Questions on the material:
1. According to the commentary on the baseball practice shooting, under what condition did the Times correct its Wednesday editorial?
2. For each statement, say yes or no as to whether the commentary on the baseball practice shooting supports it, and quote the words that decide it: (a) Charles Blow warned Republicans not to blame anti-Trump vitriol for the shooting. (b) Jared Loughner's attempt to kill Gabby Giffords took place in 2011. (c) The Times' Wednesday editorial was about the Giffords shooting.
3. Pick up the commentary on the baseball practice shooting after its last sentence and carry it forward.

Jared Taylor, American Renaissance, June 17, 2017
The shooting at the Republican baseball practice has prompted virtually every commentator and columnist to pronounce on the question of whether intemperate political speech leads to political violence. Now that it is a Bernie Sanders supporter and admirer of the Southern Poverty Law Center who has gone on the rampage, even a few lefties are regretting the frenzy of Tea Party-blaming that followed Jared Loughner’s attempt to kill Gabby Giffords in 2011.
Charles Blow of the New York Times is warning Republicans not to blame anti-Trump vitriol for the shooting, and patting himself on the back for refraining from blaming the “climate of hate” that so many claimed prompted the Giffords shooting. Still, he can’t bring himself to condemn or even mention the people who don’t just stop at “violent rhetoric,” but who regularly put it into practice: the so-called “anti-fascists.”
It’s good to see the media worrying about whether it may be wrong to try to score political points whenever there is violence, but they do a bad job of pretending to be above the fray. In a Wednesday editorial on the Scalise shooting, the Times wrote that the Giffords attack was politically motivated, and made a correction only under an avalanche of criticism from readers.
The Left is certainly consistent in refusing to draw larger conclusions from attacks by Muslims. Every attack, they assure us, is the work of deranged fanatics, and says nothing about Islam itself or the wisdom of permitting Muslim immigration to the West. Somehow, the obvious escapes them: that countries with large populations of Muslims have a problem with Islamic terror, and countries that have kept them out don’t. It is now standard for promoters of mass immigration to accuse nations such as Hungary and Poland that keep out Muslim “migrants” of betraying “European values.”

[Records from a collection]
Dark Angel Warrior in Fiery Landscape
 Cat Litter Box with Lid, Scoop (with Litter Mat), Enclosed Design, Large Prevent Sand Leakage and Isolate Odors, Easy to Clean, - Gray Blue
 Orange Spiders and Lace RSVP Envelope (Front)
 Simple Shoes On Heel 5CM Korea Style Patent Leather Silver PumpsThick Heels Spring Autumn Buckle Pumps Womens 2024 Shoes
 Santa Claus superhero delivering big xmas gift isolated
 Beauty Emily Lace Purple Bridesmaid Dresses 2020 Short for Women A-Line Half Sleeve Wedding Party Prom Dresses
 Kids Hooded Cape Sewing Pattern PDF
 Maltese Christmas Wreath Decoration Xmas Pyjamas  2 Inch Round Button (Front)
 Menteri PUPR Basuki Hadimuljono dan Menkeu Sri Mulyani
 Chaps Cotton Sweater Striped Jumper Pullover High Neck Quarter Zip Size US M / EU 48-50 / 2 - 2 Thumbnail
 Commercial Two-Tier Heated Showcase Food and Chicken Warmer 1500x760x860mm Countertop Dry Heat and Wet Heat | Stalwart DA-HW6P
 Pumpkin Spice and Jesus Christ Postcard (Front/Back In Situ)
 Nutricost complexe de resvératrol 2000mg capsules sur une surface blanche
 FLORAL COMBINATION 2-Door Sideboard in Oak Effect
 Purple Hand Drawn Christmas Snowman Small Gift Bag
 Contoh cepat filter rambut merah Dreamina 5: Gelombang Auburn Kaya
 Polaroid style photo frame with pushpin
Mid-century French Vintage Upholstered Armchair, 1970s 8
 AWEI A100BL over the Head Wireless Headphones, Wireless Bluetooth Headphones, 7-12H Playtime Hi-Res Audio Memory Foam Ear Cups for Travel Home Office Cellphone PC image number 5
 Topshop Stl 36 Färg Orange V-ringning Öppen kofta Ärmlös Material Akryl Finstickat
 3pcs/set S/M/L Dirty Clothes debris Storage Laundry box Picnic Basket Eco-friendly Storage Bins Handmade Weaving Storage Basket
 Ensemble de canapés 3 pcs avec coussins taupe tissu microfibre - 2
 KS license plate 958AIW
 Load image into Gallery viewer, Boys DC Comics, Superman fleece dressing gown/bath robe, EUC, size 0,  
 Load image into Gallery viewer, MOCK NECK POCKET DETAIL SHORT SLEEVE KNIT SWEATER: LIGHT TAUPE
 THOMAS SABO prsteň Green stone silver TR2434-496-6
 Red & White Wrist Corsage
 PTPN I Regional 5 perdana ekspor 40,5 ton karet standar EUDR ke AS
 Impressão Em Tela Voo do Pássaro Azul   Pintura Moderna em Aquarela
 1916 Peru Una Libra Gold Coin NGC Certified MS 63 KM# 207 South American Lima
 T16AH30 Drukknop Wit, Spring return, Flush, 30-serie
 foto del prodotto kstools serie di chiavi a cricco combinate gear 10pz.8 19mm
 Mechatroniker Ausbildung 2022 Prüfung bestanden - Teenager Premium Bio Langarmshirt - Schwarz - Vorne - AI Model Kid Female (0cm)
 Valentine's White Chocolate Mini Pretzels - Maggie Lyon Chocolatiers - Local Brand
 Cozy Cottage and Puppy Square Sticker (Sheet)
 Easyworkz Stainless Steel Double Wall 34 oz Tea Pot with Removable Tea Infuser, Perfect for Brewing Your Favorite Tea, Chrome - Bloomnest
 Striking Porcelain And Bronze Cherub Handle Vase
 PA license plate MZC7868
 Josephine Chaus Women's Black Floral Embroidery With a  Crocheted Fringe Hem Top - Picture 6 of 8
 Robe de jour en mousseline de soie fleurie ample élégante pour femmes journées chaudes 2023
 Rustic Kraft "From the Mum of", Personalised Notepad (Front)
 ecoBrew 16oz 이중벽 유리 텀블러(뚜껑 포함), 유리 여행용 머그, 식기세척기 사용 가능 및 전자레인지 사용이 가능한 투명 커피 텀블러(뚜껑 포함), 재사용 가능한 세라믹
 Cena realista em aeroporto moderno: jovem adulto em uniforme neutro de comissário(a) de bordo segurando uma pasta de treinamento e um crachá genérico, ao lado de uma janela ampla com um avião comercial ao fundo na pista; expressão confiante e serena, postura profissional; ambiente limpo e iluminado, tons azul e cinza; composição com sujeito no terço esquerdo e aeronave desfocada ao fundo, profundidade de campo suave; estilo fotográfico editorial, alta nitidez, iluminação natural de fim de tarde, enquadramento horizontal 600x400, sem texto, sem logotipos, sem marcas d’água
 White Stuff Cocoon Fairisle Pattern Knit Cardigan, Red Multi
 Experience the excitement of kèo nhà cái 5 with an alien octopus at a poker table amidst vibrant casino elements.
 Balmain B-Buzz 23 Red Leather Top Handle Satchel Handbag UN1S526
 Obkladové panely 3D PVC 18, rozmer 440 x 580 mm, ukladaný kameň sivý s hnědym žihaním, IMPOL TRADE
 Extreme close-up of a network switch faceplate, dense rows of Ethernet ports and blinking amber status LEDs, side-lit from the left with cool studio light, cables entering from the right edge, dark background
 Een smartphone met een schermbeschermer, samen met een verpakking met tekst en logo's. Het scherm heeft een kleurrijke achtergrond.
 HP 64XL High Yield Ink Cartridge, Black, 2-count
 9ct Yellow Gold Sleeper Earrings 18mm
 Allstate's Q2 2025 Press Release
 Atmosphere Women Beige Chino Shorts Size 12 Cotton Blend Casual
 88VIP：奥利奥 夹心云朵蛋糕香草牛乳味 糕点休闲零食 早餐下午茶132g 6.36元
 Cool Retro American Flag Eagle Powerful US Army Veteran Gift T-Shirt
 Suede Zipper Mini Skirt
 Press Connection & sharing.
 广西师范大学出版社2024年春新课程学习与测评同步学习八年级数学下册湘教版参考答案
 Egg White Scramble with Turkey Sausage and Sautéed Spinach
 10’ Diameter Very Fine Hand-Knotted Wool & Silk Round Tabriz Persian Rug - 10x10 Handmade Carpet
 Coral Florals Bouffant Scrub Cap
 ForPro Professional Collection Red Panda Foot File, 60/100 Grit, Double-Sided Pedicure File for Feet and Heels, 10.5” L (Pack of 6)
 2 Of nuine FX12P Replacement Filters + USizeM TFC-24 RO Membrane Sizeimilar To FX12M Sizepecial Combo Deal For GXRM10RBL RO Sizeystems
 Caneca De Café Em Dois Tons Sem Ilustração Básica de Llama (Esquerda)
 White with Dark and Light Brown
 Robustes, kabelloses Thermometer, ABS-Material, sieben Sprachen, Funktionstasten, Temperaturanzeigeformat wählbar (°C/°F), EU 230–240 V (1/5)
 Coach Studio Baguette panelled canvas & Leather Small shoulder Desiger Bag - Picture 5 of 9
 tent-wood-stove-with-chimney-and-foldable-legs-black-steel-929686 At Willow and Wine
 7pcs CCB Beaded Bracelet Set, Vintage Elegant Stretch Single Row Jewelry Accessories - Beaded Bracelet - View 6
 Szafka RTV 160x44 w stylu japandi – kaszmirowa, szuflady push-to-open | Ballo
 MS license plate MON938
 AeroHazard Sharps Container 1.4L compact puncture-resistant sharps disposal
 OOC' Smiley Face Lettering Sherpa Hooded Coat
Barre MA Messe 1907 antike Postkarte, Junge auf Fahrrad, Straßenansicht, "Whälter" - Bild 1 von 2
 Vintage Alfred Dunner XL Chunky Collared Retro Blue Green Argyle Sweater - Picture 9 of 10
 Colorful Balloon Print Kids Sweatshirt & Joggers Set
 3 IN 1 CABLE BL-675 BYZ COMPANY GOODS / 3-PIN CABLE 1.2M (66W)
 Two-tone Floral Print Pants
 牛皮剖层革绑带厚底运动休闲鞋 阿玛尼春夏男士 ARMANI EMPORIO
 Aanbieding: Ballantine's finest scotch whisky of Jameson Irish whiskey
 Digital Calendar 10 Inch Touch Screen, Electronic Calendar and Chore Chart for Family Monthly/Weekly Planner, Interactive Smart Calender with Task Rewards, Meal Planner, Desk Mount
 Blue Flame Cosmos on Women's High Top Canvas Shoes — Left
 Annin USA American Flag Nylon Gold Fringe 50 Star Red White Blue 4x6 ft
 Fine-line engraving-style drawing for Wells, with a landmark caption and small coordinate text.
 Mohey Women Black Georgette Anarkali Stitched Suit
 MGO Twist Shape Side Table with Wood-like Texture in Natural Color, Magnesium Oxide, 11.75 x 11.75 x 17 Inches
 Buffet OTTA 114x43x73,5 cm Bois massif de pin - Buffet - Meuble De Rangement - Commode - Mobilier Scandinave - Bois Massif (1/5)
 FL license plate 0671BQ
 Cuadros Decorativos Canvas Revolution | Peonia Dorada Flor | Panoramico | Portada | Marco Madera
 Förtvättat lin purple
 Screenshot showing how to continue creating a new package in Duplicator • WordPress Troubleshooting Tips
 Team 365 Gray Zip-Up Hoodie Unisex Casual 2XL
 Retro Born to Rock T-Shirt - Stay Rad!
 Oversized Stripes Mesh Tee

Per-task outputs:
1. The Times made the correction only under an avalanche of criticism from readers.

2.
(a) Yes: "Charles Blow of the New York Times is warning Republicans not to blame anti-Trump vitriol for the shooting."
(b) Yes: "Jared Loughner’s attempt to kill Gabby Giffords in 2011."
(c) No: "In a Wednesday editorial on the Scalise shooting."

3.
But there is one school of thought that, virtually without exception, both Right and Left agree prompts political violence and must be stamped out, and that is respect for Confederate heritage. All it took was one drug-addled gunman to convince America that every visible trace of the Confederacy is incitement to violence.
After Dylann Roof’s rampage in Charleston, Amazon, eBay, Sears, Walmart, Google Shopping, the Apple app store announced they would stop selling anything any product with a Confederate flag on it. The gift shops at every national Civil War battlefield — including Fort Sumter and Gettysburg — announced they would no longer sell Confederate-flag merchandise. The Alabama State Capitol and the chapel at the Citadel took down battle flags they had displayed for years. Computer game manufacturers announced they were removing the image of Confederate flags even from simulations of Civil War battles. Nikki Haley, then-governor of South Carolina, reversed her position of many years and insisted that the Confederate flag come down from a pole on the South Carolina Capitol grounds. All this happened within 10 days of the Charleston shooting. It took a little longer actually to lower the flag at the Capitol because the South Carolina legislature had to vote on it, but the vote passed overwhelmingly.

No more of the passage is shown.